## CONSIGNES
(1) D'après la critique de la pièce, comment Joël Pommerat a-t-il conçu La Réunification des Deux Corées ?
(2) Réécrivez le passage de la critique de la pièce qui va de « C’est tout d’abord » jusqu'à « nouvelle, surprenante, décalée. » inclus, en remplaçant « bête féroce » par « fauve ».
(3) Prolongez la critique de la pièce à partir de sa dernière phrase.

## TEXTE PROPOSÉ
----

© Elizabeth Carecchio
ƒƒ article de Victoria Fourel
L’amour ne suffit pas. Ou alors s’il nous suffit, c’est à nous faire imaginer tout un monde intérieur, à nous mettre à la recherche d’un idéal. C’est à nous faire courir, fuir, mentir, jouer, exister. Joël Pommerat choisit d’appeler ça La Réunification des Deux Corées, œuvre conçue comme un montage de scènes indépendantes.
C’est tout d’abord un texte sensible et moderne, composé de réflexions, de traductions poétiques, de constats sur l’amour et ses dégâts. L’amour n’a rien de réaliste, nous transforme en bête féroce, en pile électrique, en petit animal craintif. Le côté anthologie du spectacle en fait un grand moment qui ne connaît pas l’ennui, tant chaque scène plonge le spectateur dans une histoire nouvelle, surprenante, décalée.
Scéniquement, c’est certes un peu linéaire, enchaînement de scènes avec passage au noir et musique, mais c’est aussi toujours surprenant. Grâce notamment à un gros travail de lumière qui joue avec une pénombre constante, et qui donne un certain mystère, un certain danger, même, à chaque scène. Cela tient aussi au choix du couloir de jeu, aux côtés duquel sont placés les spectateurs, en un dispositif bi-frontal. Forçant ces derniers à « rater » certaines actions et à choisir là où ils placent leurs regards, à être actifs en permanence. C’est aussi l’occasion de jouer avec la distance de jeu, véritable outil au théâtre. Se parle-t-on de la même façon lorsqu’on se crie son amour de très près ou quand on se le chuchote de très loin ? De plus, sur scène, la distance entre comédiens crée aussi l’espace et le vide, qui permettent au spectateur de le remplir et d’y mettre de lui.

----

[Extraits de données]
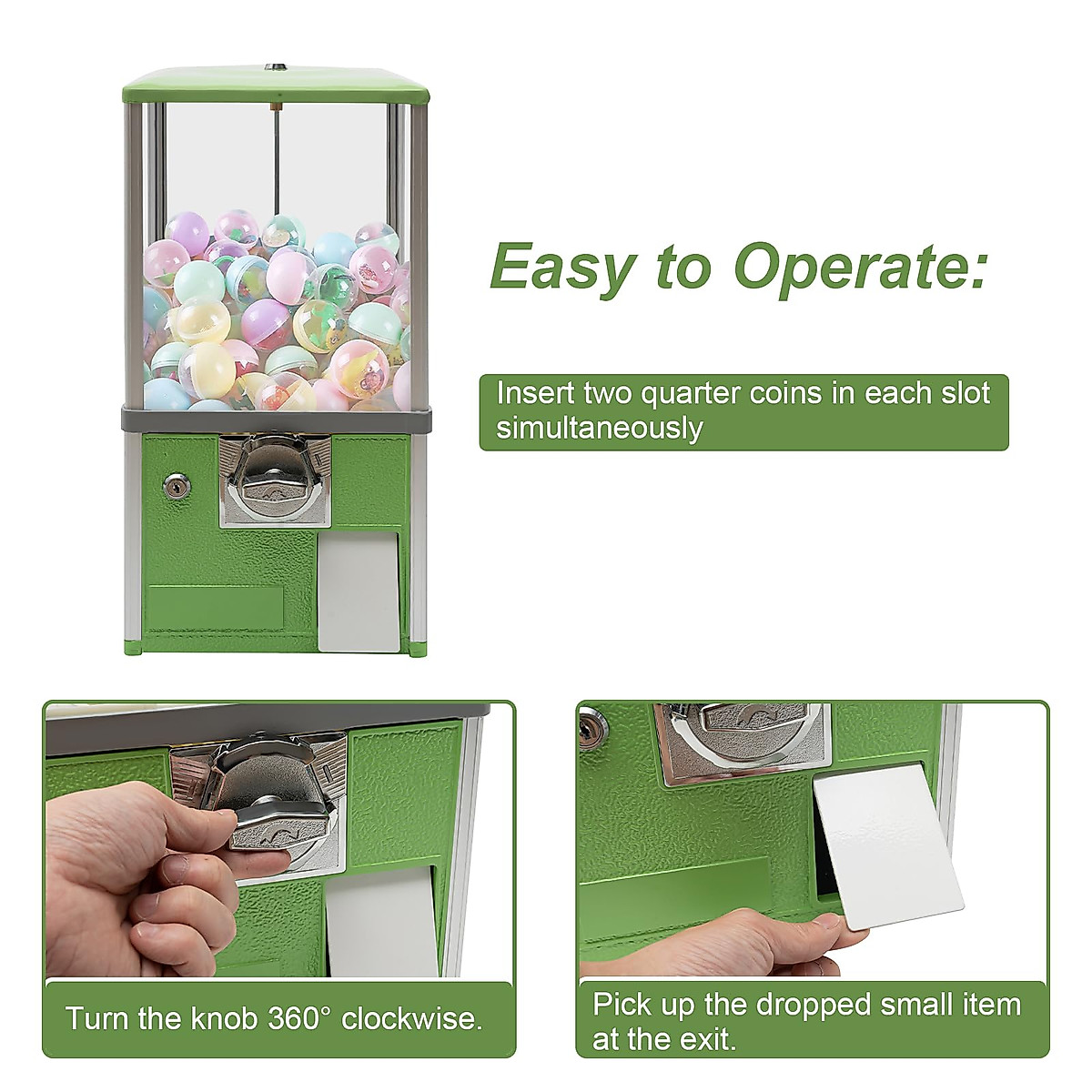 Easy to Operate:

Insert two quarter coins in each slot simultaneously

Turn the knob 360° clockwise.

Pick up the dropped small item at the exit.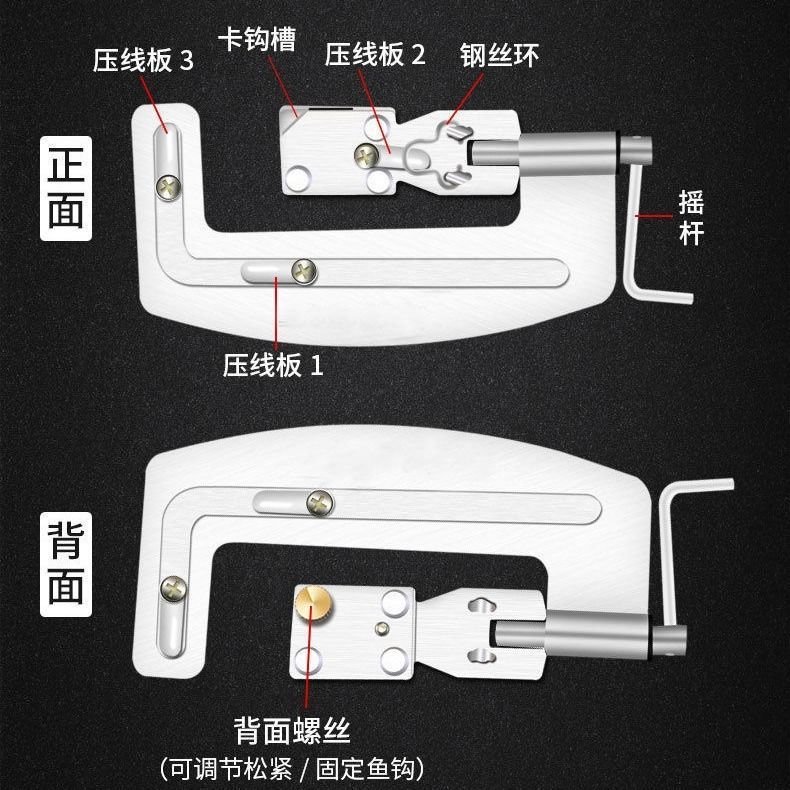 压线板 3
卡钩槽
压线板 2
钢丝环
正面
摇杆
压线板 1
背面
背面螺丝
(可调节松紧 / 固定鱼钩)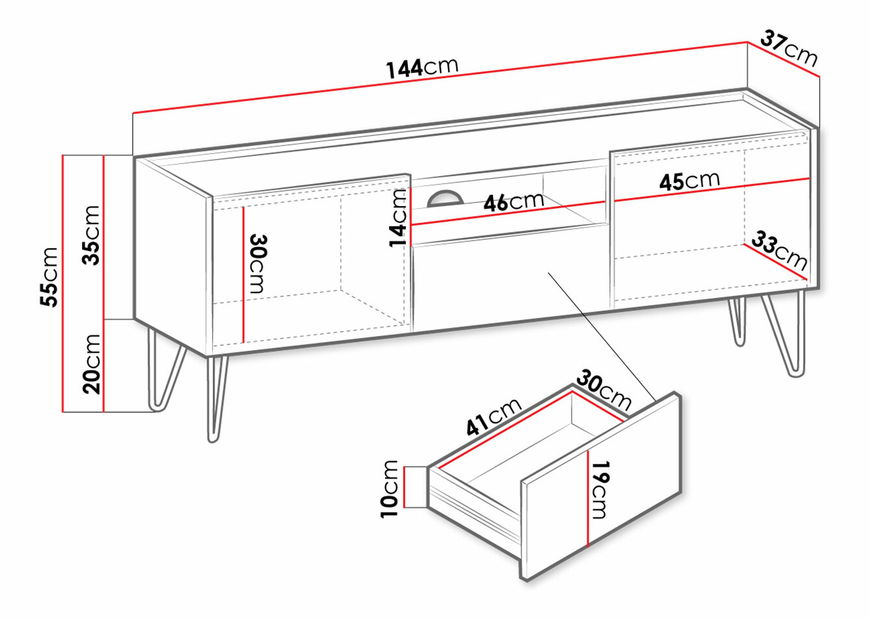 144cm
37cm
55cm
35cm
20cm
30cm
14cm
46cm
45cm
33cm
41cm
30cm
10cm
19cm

----

## RÉPONSES RÉDIGÉES
(1) Comme un montage de scènes indépendantes.

(2)
C’est tout d’abord un texte sensible et moderne, composé de réflexions, de traductions poétiques, de constats sur l’amour et ses dégâts. L’amour n’a rien de réaliste, nous transforme en fauve, en pile électrique, en petit animal craintif. Le côté anthologie du spectacle en fait un grand moment qui ne connaît pas l’ennui, tant chaque scène plonge le spectateur dans une histoire nouvelle, surprenante, décalée.

(3)
Il convient dans un tel spectacle, où les comédiens se transforment et passent de jeunes couples qui se séparent à des mariés au bord de la crise de nerfs, que les personnages soient à la fois très différents les uns des autres, et comme transparents. Comme des manifestations tantôt poétiques, tantôt crûment réalistes de ce qu’est l’amour, de ce que peut être l’union de deux êtres. Ici, cela fonctionne grâce à l’ambiance mystérieuse évoquée plus haut, et grâce aussi au très haut niveau de jeu de l’ensemble de la distribution, qui parvient le tour de force d’être à la fois très homogène et plein de personnalité. Le but est seulement, sur cette route, cette ligne droite qu’est la scène, d’être des émanations poétiques de nos amours modernes, de nos besoins de s’accrocher les uns aux autres.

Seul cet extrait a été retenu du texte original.